- WORK INSTRUCTIONS
Look in the data below for the line that has "Sepia Striped Shell on Teal Card", then print exactly every line from there through the line that has "Creating Scroll Saw", leaving pictures out.

- RECORDS FOR THE TASK
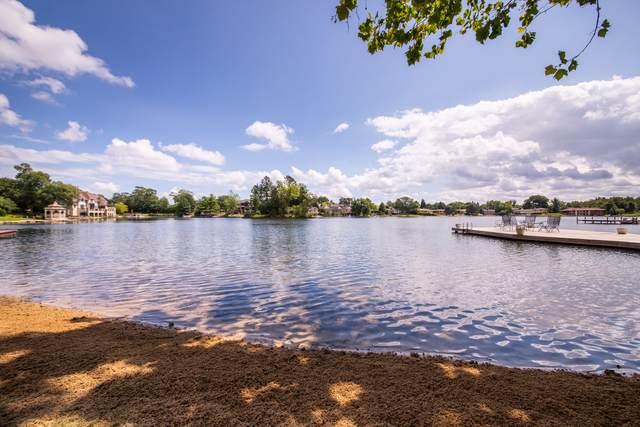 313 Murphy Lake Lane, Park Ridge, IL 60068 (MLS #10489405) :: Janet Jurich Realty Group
...
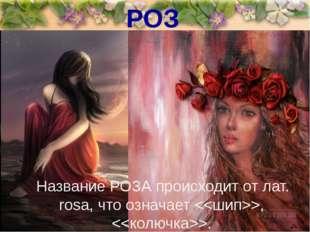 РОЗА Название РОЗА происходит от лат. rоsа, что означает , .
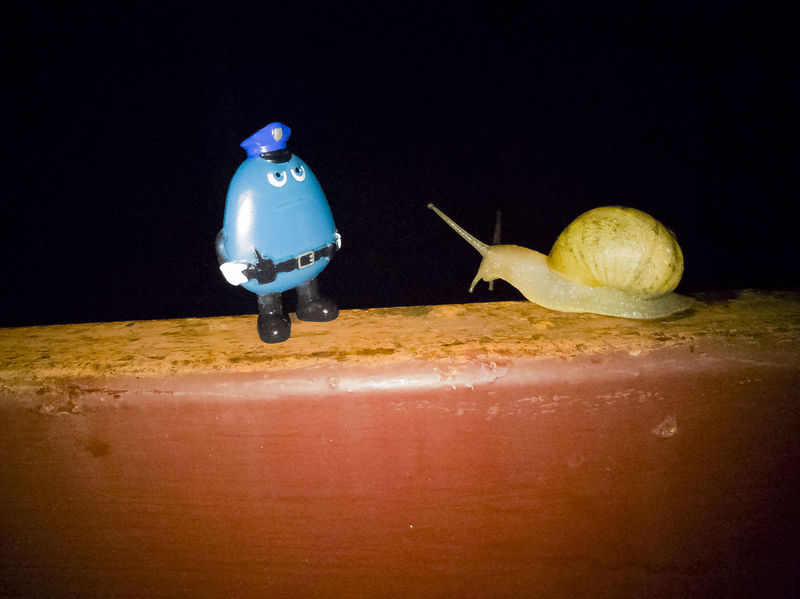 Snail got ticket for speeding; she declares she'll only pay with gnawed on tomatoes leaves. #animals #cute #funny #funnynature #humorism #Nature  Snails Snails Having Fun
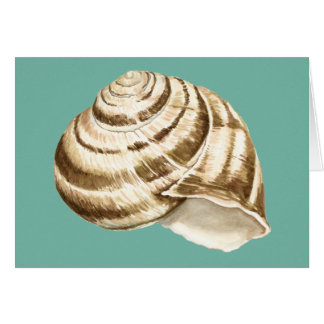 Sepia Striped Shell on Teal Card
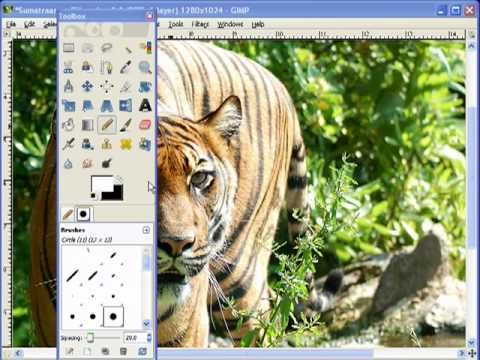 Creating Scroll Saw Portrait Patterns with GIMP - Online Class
==
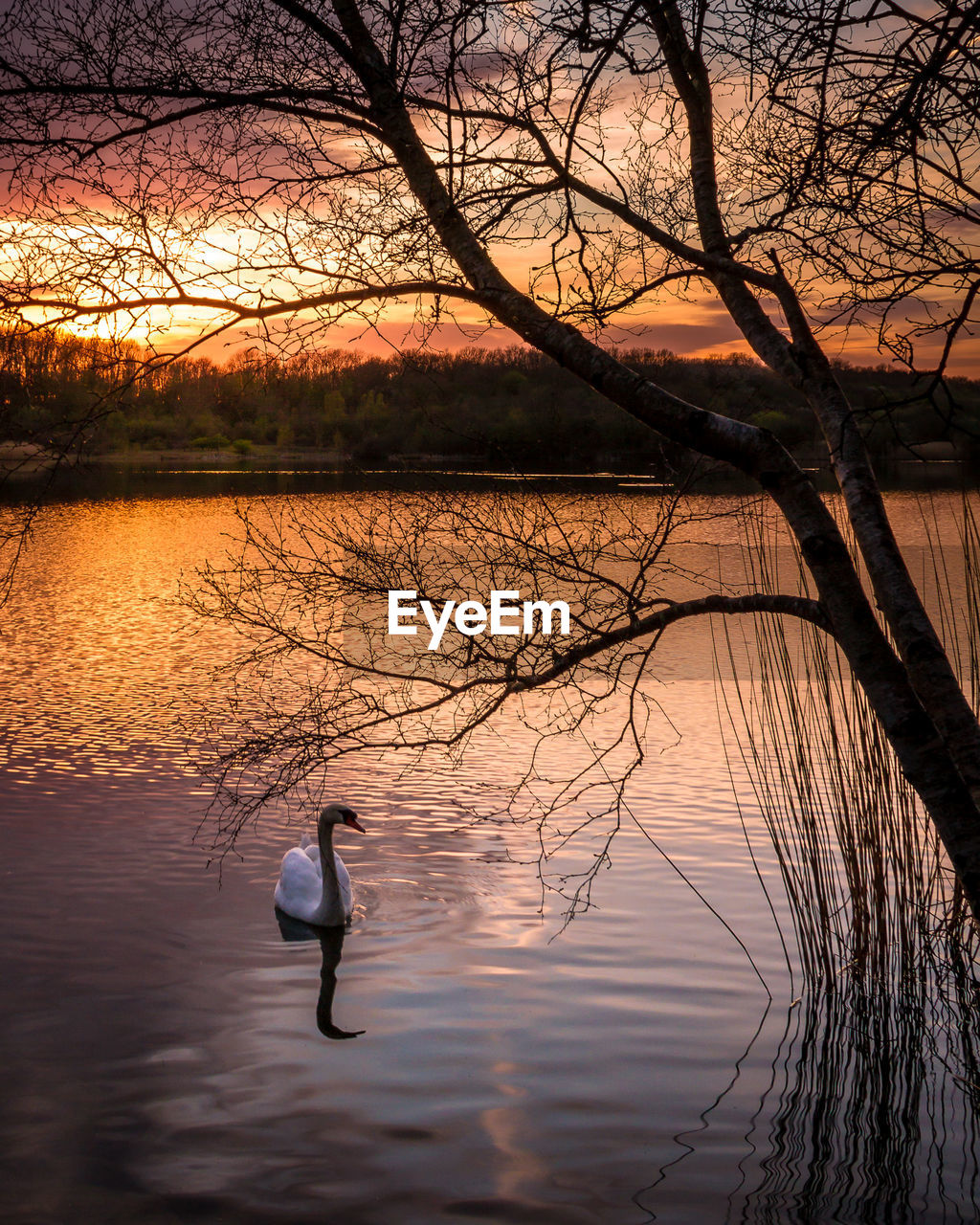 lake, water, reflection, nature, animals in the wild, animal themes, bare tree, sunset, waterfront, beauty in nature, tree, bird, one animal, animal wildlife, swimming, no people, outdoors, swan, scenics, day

- TASK RESPONSE
 Sepia Striped Shell on Teal Card
 Creating Scroll Saw Portrait Patterns with GIMP - Online Class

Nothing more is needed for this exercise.